Assigned task
Below is a set of entries; give all of them again exactly.
-=-=-=-=-
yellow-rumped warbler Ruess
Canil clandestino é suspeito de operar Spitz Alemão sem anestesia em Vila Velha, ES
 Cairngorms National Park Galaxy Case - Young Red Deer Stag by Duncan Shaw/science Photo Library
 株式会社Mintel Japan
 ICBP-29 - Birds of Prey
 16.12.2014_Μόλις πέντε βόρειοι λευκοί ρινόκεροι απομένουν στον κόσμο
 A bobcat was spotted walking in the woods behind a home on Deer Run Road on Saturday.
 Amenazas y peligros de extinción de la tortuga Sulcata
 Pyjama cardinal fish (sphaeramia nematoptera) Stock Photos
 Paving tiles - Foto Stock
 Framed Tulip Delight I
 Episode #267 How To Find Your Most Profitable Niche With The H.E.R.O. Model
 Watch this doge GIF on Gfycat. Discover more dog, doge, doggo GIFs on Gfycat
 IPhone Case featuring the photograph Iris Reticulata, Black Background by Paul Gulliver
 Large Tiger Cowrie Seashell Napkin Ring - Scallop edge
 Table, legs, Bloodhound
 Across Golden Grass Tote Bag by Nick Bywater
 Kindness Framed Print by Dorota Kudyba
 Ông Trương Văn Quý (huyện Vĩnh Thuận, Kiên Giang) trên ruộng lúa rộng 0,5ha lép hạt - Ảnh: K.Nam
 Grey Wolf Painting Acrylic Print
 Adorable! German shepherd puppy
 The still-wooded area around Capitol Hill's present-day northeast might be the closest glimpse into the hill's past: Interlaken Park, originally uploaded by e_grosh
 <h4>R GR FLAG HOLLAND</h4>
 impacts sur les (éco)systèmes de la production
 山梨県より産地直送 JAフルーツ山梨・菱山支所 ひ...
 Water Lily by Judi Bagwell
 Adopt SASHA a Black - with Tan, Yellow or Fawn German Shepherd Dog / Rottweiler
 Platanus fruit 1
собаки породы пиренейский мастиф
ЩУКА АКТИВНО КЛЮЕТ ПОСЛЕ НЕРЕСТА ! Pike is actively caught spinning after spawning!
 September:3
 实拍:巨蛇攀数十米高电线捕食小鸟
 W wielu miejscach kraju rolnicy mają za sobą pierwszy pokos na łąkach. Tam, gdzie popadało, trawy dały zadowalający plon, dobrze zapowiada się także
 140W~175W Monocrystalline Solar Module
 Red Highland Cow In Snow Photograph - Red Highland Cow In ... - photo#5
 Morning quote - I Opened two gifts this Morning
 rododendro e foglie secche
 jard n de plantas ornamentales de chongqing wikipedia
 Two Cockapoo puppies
-=-=-=-=-
Completed exercise
yellow-rumped warbler Ruess
Canil clandestino é suspeito de operar Spitz Alemão sem anestesia em Vila Velha, ES
 Cairngorms National Park Galaxy Case - Young Red Deer Stag by Duncan Shaw/science Photo Library
 株式会社Mintel Japan
 ICBP-29 - Birds of Prey
 16.12.2014_Μόλις πέντε βόρειοι λευκοί ρινόκεροι απομένουν στον κόσμο
 A bobcat was spotted walking in the woods behind a home on Deer Run Road on Saturday.
 Amenazas y peligros de extinción de la tortuga Sulcata
 Pyjama cardinal fish (sphaeramia nematoptera) Stock Photos
 Paving tiles - Foto Stock
 Framed Tulip Delight I
 Episode #267 How To Find Your Most Profitable Niche With The H.E.R.O. Model
 Watch this doge GIF on Gfycat. Discover more dog, doge, doggo GIFs on Gfycat
 IPhone Case featuring the photograph Iris Reticulata, Black Background by Paul Gulliver
 Large Tiger Cowrie Seashell Napkin Ring - Scallop edge
 Table, legs, Bloodhound
 Across Golden Grass Tote Bag by Nick Bywater
 Kindness Framed Print by Dorota Kudyba
 Ông Trương Văn Quý (huyện Vĩnh Thuận, Kiên Giang) trên ruộng lúa rộng 0,5ha lép hạt - Ảnh: K.Nam
 Grey Wolf Painting Acrylic Print
 Adorable! German shepherd puppy
 The still-wooded area around Capitol Hill's present-day northeast might be the closest glimpse into the hill's past: Interlaken Park, originally uploaded by e_grosh
 <h4>R GR FLAG HOLLAND</h4>
 impacts sur les (éco)systèmes de la production
 山梨県より産地直送 JAフルーツ山梨・菱山支所 ひ...
 Water Lily by Judi Bagwell
 Adopt SASHA a Black - with Tan, Yellow or Fawn German Shepherd Dog / Rottweiler
 Platanus fruit 1
собаки породы пиренейский мастиф
ЩУКА АКТИВНО КЛЮЕТ ПОСЛЕ НЕРЕСТА ! Pike is actively caught spinning after spawning!
 September:3
 实拍:巨蛇攀数十米高电线捕食小鸟
 W wielu miejscach kraju rolnicy mają za sobą pierwszy pokos na łąkach. Tam, gdzie popadało, trawy dały zadowalający plon, dobrze zapowiada się także
 140W~175W Monocrystalline Solar Module
 Red Highland Cow In Snow Photograph - Red Highland Cow In ... - photo#5
 Morning quote - I Opened two gifts this Morning
 rododendro e foglie secche
 jard n de plantas ornamentales de chongqing wikipedia
 Two Cockapoo puppies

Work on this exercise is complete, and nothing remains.